Yesterday, I went with a group from Sheffield Anglican Cathedral on a visit to several of the churches in London where we have personal links and a similar vision for our community to learn about their past and present history and ministry of service.
It was a full day walking, travelling by taxi and underground, but we had the benefit of the hospitality of members of the clergy who gave us an insight into the life of the spiritual community in each place.  We were given the opportunity to view areas of these buildings, including courtyards and chapels, not often open to the public and at the end of the evening in Westminster Abbey we participated in a prayer walk around the Abbey.
Of course, moving quickly as a group in the rain, mainly around the Westminster area on a dull and mainly rainy day, it was not possible to take many outside photos. Similarly, interior shots were not permitted, restricted or the lighting was poor. Here are some of the photos I was able to take.

A corner of Trafalgar Square.  On the left is the National Portrait Gallery.
St. Martin-in-the-Fields is across the way.
St. Martin-in-the-Fields
Robert Koenig's 'Odyssey' is on display throughout St. Martin's. The figures have been
carved from lime trees from his mother's home village in Poland.
These trees bore witness to many dramatic events that shaped the lives
of the people in the last 100 years.


In 1998 St. John's Abbey, Minnesota, a Benedictine religious community,
commissioned the master scribe, Donald Jackson,
to make an illuminated manuscript Bible.
'Victims of Injustice and Violence' sculpture by Chaim Stephenson
remembers all victims of injustice and violence in South Africa
during the years of apartheid.  Dedicated by Archbishop Desmond Tutu in 1994.

The East Window above the altar designed by Iranian artist Shirazeh Houshiary

Above the sanctuary the golden sunburst holds the Hebrew name for God.
The coat of arms of King George I who was the first churchwarden
of this Royal Parish Church is just visible
St. Martin-in-the Fields is the Royal Parish Church of Buckingham Palace.
To the left of the altar is a room with an upstairs gallery that can be used by Royalty.

The beautifully-carved 18th century pulpit.
Handel played the opening recital here in 1726.  This organ dates from 1990.
We had lunch in the cafe in the Crypt.
More about our visit to the Chapels in St. James' Palace and Westminster Abbey another time.
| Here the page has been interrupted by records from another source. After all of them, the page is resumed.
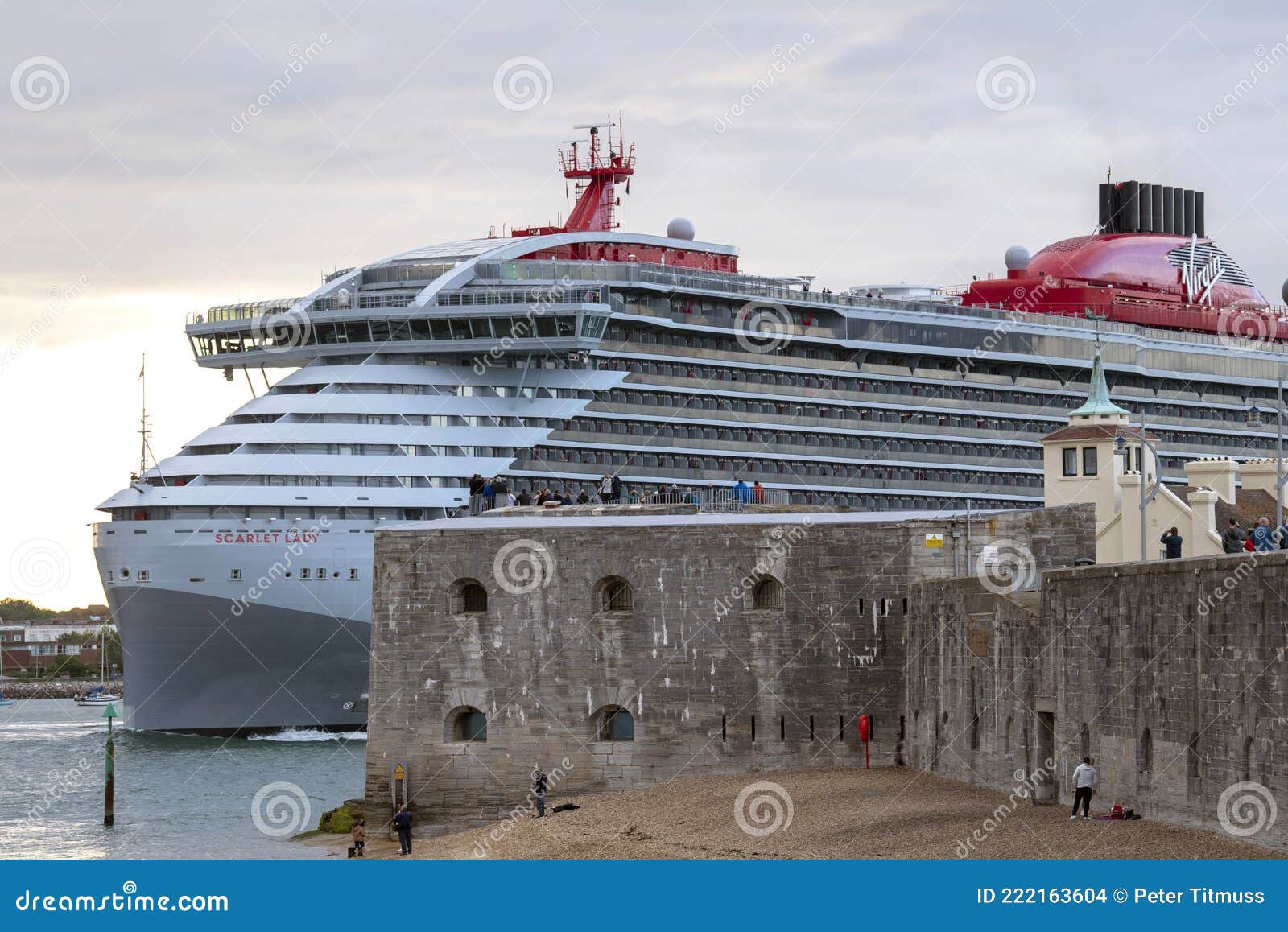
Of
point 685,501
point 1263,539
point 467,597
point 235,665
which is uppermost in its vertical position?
point 685,501

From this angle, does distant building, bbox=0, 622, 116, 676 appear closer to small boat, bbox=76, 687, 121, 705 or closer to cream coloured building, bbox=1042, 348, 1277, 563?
small boat, bbox=76, 687, 121, 705

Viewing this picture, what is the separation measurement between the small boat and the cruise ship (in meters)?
67.3

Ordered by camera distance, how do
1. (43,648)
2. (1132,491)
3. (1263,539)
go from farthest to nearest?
(43,648) < (1132,491) < (1263,539)

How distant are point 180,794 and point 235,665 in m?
11.0

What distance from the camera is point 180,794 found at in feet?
166

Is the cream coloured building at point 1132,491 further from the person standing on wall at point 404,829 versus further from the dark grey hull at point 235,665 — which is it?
the dark grey hull at point 235,665

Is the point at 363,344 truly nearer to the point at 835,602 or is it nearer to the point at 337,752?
the point at 337,752

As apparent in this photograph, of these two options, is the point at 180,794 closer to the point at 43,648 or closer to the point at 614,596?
the point at 614,596

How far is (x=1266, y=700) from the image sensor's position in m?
22.9

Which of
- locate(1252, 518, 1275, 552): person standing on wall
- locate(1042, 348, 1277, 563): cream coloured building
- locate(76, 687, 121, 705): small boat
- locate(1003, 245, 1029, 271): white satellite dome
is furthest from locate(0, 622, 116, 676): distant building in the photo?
locate(1252, 518, 1275, 552): person standing on wall

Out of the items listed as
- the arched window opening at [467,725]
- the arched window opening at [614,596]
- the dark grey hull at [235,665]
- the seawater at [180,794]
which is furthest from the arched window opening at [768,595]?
the dark grey hull at [235,665]

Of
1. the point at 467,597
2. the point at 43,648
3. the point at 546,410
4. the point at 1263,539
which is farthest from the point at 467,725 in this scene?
the point at 43,648

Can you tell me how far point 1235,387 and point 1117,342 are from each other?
7.72 meters

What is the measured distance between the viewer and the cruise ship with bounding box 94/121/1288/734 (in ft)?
200
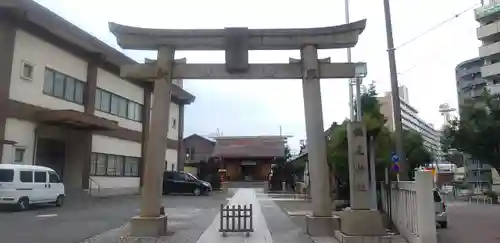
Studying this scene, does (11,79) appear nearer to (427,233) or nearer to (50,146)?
(50,146)

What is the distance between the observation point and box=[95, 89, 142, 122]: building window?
30.6 m

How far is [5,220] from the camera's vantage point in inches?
606

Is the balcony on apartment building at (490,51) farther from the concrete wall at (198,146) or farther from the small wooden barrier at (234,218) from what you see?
the small wooden barrier at (234,218)

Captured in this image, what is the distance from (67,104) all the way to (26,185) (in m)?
8.27

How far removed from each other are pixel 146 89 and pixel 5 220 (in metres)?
23.2

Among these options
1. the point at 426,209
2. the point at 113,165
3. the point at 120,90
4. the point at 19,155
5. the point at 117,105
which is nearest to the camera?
the point at 426,209

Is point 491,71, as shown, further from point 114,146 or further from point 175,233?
point 175,233

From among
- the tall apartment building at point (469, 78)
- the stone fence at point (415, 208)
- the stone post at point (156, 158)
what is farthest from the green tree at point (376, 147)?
the tall apartment building at point (469, 78)

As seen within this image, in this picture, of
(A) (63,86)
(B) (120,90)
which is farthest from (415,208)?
(B) (120,90)

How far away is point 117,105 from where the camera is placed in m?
33.1

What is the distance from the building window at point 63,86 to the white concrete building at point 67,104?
0.06 m

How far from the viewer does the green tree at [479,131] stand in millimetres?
29938

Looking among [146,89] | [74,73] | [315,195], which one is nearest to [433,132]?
[146,89]

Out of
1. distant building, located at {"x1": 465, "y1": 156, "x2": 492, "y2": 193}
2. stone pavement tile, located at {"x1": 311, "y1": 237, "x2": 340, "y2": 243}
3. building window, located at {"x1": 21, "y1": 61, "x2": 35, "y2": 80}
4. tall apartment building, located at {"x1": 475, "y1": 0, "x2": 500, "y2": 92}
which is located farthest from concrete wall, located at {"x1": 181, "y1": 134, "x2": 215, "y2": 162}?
stone pavement tile, located at {"x1": 311, "y1": 237, "x2": 340, "y2": 243}
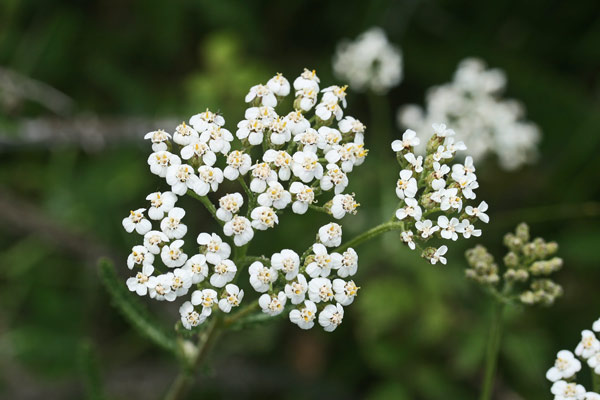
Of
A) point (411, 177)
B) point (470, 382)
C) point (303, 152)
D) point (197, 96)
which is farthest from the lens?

  1. Wow! What an incredible day that had to be despite the rain! My favorites are the statue representing Apartheid, the Sunburst, and the pulpit. Those pulpits always awe me. God would have to help me walk up them before I even could speak!:>)

  2. lunch in the Crypt:)
    i've enjoyed st. martin's in concert on one visit to london but have never beaten the crowds into westminster. it was interesting to see the note about the illuminated bible in minnesota, my home state:)

  3. What a day of magnificent sights. It would be hard to choose a favorite.

  4. A busy, tiring but interesting day, thanks for sharing.